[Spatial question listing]
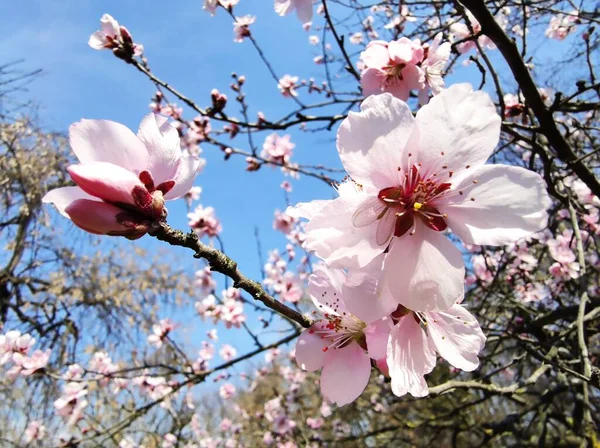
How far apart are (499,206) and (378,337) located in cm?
30

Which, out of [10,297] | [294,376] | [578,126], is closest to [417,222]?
[578,126]

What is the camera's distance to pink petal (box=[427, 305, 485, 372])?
0.78 m

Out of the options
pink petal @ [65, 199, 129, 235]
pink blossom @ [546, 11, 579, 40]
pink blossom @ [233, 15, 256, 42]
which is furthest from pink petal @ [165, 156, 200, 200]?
pink blossom @ [546, 11, 579, 40]

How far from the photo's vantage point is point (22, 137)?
6.19 meters

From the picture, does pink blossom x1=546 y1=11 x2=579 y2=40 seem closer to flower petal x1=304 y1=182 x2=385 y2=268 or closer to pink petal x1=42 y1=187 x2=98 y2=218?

## Job
Copy out word for word the stretch from the line containing "Out of the options" through the end of the listing, with nothing else.

## Result of this task
Out of the options
pink petal @ [65, 199, 129, 235]
pink blossom @ [546, 11, 579, 40]
pink blossom @ [233, 15, 256, 42]
which is furthest from pink petal @ [165, 156, 200, 200]?
pink blossom @ [546, 11, 579, 40]

How far from the photo's vantage point is point (22, 137)?
6.19 meters

From the picture, does pink blossom x1=546 y1=11 x2=579 y2=40 seem closer to flower petal x1=304 y1=182 x2=385 y2=268 or closer to pink petal x1=42 y1=187 x2=98 y2=218?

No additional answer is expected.